* 选文 *
-=-=-=-=-

2.5 Type Hints 对应的 docstring

参数有非 None 类型的默认值。直接在对应的 args 末尾加 Defaults to xxx 即可：

def hello(name: str = 'heihei') -> None:
    """Say hello to someone.

    Args:
        name (str): name of people. Defaults to "heihei".
    """

参数有默认值，默认值为 None。此时（）内写（str, optional），且无需追加 Defaults to xxx：

def hello(name: str = None) -> None:
    """Say hello to someone.

    Args:
        name (str, optional): name of people.
    """
    print(f'hello {name} ~')

参数可能是多种类型。可以写作 （str or List[str]）或者 （str | List[str]）：

def hello(name: Uninon[List[str], str]):
    """Say hello to someone.

    Args:
        name (str or List[str]): name of people.
    """
    print(f'hello {name} ~')

-=-=-=-=-

* 任务要求 *
(A) 根据这篇讲 docstring 写法的选文，参数默认值为 None 时，括号内应写什么？
(B) 请把选文中从“参数可能是多种类型。可以写作 （str or”起、到“List[str]): name of people.”为止（含这两处）的部分一字不差地抄写下来。
下面的材料取自其他来源。

* 材料 *

-=-=-=-=-

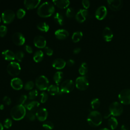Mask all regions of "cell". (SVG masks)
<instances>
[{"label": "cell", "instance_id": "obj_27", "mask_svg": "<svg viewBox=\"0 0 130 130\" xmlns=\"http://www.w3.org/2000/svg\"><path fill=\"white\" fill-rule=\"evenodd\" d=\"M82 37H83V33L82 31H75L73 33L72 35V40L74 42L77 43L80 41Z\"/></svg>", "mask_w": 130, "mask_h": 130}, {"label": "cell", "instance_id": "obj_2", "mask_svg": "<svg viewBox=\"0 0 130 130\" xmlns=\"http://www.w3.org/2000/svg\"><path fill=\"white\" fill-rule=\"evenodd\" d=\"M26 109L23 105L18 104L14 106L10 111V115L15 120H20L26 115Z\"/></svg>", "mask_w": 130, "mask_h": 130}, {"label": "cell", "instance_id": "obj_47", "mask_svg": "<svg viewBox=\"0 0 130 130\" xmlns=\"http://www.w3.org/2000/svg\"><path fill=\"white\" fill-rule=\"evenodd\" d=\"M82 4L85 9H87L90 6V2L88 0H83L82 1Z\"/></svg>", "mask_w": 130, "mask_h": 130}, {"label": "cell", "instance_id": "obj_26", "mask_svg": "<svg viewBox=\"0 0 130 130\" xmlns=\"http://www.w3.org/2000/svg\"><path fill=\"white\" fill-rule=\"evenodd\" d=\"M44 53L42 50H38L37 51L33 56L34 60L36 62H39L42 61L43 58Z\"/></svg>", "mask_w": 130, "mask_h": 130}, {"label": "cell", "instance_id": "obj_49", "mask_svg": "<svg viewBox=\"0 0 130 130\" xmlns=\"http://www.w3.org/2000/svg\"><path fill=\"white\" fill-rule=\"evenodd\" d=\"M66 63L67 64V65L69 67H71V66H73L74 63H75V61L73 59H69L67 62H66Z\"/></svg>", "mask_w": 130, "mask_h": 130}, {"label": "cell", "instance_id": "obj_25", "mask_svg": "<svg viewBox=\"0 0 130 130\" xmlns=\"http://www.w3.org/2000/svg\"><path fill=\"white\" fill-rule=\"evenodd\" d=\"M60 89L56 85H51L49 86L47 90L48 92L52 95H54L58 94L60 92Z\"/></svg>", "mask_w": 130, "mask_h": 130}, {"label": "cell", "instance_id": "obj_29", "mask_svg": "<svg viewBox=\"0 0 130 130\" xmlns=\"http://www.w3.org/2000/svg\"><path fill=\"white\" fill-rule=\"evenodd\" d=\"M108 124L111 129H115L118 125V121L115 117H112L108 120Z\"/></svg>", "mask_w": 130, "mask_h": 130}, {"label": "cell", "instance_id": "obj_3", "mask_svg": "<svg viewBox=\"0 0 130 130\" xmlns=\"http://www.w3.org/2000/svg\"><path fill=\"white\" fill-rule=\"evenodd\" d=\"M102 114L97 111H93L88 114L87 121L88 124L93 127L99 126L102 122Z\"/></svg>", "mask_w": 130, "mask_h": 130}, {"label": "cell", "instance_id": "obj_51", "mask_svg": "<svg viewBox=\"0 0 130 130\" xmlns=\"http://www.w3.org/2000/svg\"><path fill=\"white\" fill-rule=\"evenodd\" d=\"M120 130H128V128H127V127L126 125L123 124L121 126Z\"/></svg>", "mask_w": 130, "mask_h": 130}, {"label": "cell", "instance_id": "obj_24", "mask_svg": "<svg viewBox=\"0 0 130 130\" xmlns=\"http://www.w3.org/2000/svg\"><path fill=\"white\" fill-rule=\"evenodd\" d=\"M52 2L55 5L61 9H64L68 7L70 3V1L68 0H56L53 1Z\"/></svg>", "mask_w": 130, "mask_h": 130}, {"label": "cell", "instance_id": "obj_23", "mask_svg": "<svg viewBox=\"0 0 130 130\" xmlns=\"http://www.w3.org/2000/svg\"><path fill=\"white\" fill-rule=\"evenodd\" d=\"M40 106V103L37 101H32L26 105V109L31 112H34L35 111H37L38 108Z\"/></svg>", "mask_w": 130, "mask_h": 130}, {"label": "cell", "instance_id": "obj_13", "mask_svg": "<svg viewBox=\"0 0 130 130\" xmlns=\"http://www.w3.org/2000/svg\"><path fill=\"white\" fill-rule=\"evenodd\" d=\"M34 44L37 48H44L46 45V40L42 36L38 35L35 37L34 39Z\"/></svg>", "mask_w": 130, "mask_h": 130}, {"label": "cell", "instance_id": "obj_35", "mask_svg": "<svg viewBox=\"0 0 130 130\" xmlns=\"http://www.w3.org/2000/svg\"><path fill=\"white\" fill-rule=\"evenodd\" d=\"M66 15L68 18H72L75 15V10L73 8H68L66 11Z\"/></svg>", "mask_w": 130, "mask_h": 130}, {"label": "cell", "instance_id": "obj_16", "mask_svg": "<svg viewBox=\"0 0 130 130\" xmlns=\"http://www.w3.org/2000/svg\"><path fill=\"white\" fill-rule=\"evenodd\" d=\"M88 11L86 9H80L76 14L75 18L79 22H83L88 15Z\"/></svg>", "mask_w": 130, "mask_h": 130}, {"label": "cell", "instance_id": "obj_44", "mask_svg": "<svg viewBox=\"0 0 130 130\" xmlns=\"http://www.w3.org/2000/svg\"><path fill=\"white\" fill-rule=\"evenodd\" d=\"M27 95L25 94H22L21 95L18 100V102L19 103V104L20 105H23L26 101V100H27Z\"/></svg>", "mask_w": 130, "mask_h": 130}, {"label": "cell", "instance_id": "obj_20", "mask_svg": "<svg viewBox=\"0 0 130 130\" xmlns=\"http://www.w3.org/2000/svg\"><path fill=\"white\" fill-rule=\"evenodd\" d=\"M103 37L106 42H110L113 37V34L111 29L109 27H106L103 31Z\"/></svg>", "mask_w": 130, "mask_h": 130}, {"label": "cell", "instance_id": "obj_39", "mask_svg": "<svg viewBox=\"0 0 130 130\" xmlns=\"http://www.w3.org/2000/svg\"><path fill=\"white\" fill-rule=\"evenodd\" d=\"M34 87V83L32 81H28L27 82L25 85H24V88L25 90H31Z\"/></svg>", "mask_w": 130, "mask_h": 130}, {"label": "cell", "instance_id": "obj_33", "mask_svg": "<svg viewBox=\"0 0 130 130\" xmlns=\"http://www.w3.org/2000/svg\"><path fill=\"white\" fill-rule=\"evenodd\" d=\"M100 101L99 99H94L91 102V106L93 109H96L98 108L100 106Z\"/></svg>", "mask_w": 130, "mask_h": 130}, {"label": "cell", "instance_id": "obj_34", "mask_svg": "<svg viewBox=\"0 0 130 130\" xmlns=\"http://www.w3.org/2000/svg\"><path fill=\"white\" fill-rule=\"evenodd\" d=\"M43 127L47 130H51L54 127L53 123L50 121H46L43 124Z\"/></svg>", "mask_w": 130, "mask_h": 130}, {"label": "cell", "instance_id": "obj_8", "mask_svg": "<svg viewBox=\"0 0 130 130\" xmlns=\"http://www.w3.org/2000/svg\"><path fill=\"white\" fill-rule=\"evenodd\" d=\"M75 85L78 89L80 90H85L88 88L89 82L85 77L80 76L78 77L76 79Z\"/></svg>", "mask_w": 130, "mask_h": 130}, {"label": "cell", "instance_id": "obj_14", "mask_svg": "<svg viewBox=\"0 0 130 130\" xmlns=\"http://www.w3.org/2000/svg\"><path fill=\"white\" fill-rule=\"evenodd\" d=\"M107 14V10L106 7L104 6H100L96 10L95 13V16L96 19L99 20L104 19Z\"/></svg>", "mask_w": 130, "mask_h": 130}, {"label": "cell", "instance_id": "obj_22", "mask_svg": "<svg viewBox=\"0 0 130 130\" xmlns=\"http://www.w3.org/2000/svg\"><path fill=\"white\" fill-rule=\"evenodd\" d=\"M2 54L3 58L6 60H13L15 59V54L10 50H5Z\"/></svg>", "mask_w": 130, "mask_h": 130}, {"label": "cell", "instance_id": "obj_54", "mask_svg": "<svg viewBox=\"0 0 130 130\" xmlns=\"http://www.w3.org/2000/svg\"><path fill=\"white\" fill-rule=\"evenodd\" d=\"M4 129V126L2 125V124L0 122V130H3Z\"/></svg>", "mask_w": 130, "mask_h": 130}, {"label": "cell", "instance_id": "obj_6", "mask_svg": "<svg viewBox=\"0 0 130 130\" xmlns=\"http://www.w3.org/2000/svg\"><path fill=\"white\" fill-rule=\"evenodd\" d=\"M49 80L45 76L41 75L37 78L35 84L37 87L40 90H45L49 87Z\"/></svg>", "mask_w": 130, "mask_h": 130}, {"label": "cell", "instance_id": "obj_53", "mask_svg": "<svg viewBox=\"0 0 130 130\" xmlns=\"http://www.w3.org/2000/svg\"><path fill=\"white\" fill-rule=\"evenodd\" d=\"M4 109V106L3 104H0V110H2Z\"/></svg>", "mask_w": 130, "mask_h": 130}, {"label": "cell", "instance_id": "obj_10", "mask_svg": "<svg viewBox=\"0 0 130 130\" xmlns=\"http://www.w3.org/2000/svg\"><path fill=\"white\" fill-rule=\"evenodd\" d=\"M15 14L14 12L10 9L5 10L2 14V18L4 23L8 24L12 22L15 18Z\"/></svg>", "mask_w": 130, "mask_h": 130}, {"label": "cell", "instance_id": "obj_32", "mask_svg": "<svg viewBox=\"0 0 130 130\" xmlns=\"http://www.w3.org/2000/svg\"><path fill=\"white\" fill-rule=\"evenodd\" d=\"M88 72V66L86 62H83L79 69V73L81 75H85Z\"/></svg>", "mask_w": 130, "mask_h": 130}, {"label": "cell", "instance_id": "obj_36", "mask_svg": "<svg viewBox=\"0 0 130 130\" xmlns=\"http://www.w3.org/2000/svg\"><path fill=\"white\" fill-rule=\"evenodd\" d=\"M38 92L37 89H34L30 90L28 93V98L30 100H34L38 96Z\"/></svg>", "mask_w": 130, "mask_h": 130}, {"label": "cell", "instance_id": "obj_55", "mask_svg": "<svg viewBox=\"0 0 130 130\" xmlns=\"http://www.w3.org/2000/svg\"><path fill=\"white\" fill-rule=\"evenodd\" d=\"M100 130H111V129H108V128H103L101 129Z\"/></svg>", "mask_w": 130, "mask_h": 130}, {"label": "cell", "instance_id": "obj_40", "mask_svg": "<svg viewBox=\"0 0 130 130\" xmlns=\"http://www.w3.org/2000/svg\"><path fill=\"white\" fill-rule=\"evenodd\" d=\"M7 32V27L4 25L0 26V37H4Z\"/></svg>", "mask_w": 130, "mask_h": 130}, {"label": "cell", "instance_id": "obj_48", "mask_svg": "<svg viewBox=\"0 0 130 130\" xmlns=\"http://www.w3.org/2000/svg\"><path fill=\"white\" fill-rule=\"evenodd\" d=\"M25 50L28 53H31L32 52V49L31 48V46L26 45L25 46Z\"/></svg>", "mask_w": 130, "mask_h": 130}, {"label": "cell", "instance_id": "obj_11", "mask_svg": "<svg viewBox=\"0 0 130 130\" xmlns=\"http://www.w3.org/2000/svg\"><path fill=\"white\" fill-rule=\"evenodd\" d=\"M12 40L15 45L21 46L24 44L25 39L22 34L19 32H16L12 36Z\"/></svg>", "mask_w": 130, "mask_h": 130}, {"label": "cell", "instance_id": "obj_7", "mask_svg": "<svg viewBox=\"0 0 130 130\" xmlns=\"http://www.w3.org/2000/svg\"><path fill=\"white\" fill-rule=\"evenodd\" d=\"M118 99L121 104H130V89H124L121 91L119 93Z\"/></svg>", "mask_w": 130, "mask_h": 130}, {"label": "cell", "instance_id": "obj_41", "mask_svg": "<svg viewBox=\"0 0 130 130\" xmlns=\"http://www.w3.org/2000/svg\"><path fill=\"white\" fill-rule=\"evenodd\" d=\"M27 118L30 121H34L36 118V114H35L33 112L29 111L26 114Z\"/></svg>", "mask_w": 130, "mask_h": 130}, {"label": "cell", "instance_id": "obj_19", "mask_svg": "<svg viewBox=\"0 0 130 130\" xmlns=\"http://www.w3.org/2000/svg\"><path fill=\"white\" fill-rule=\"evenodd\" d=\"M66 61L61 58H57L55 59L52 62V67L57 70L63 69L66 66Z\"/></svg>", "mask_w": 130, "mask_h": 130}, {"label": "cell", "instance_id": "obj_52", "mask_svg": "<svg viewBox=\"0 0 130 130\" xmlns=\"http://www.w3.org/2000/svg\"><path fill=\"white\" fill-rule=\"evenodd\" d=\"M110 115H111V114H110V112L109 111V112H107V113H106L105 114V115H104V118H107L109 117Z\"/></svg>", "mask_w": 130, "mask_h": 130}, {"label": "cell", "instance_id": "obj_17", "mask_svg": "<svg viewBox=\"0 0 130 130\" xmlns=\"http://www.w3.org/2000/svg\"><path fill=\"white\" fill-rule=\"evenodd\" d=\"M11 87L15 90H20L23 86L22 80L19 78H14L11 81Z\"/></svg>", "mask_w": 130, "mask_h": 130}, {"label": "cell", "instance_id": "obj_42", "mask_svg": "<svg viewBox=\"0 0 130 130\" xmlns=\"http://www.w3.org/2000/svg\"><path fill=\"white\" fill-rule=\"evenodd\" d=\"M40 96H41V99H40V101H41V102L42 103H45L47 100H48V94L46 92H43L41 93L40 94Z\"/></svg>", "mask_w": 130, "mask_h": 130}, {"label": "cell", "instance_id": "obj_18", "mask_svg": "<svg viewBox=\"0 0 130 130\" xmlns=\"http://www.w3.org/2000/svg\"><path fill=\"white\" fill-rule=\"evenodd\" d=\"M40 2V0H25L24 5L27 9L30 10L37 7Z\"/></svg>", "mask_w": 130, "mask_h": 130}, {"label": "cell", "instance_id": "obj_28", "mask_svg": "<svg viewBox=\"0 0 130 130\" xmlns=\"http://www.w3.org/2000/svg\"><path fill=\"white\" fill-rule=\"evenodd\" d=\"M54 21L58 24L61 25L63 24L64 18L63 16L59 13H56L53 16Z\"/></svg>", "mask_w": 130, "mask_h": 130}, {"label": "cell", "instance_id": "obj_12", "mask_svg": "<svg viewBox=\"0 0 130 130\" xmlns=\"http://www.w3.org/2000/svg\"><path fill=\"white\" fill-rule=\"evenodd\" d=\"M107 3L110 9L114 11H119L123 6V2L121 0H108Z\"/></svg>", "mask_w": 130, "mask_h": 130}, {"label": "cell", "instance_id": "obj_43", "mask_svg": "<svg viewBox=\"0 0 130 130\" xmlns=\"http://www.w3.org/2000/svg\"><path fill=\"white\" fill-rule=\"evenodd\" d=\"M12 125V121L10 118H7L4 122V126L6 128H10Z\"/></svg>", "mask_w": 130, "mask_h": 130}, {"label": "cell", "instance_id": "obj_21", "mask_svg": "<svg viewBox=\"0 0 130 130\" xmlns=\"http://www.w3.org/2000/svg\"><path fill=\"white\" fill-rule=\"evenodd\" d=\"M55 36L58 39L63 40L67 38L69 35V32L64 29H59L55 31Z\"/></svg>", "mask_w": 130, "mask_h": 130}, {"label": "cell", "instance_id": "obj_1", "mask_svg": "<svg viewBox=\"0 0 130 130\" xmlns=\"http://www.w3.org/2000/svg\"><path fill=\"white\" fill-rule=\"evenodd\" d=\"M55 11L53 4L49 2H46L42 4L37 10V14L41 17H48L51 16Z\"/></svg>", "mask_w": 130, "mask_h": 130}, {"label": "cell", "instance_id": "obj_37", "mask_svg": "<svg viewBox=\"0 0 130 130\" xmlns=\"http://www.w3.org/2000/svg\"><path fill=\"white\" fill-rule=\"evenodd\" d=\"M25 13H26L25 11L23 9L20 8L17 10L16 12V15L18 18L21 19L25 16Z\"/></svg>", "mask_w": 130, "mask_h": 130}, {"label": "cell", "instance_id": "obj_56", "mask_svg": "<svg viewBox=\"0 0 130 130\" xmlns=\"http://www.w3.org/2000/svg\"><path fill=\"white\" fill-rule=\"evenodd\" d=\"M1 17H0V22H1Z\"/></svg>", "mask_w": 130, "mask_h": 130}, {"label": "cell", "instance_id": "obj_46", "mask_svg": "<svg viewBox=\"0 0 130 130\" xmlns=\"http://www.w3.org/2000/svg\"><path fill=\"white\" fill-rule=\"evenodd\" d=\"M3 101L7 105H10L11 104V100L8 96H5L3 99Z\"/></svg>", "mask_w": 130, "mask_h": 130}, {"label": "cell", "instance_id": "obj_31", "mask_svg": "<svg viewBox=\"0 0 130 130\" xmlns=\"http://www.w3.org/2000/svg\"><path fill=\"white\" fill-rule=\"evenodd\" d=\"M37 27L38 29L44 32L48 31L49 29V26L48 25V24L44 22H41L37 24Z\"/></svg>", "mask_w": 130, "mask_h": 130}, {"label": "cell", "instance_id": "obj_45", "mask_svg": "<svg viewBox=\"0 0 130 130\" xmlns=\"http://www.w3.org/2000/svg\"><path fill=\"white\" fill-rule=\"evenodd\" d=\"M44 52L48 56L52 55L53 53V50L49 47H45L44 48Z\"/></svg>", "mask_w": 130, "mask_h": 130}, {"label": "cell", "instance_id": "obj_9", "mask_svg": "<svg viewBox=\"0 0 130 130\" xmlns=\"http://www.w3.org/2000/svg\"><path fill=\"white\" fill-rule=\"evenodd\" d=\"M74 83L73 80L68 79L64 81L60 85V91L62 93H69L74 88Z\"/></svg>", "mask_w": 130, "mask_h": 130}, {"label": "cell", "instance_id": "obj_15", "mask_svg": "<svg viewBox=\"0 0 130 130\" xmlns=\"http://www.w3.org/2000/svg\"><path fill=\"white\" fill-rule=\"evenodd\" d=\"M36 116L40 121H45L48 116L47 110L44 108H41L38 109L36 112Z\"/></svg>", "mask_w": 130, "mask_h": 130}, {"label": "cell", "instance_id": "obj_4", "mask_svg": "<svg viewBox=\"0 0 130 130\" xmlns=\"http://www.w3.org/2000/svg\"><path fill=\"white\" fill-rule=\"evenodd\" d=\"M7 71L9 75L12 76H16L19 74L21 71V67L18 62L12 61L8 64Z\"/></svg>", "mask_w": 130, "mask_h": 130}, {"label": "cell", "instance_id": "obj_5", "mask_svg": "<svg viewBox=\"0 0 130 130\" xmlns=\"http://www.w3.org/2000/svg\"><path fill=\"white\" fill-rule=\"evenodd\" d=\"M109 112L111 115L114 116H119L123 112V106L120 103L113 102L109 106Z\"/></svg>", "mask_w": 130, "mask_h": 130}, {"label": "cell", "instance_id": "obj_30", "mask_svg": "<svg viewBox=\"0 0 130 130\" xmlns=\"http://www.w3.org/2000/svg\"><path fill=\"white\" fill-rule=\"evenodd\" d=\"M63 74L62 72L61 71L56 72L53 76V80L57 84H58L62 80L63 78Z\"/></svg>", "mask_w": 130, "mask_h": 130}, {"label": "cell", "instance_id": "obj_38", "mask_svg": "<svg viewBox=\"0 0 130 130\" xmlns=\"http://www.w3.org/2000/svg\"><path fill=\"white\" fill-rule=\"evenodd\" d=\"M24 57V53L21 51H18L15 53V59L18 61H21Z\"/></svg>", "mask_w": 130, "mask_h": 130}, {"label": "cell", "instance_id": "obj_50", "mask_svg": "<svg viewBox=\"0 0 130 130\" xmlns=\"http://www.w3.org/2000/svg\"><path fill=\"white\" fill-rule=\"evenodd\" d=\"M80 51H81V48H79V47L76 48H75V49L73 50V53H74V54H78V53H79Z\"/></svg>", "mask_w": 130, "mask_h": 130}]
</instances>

-=-=-=-=-

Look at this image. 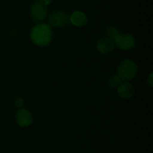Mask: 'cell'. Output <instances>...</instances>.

-=-=-=-=-

* 参考答案 *
(A) 应写（str, optional），且无需追加 Defaults to xxx。

(B)
参数可能是多种类型。可以写作 （str or List[str]）或者 （str | List[str]）：

def hello(name: Uninon[List[str], str]):
    """Say hello to someone.

    Args:
        name (str or List[str]): name of people.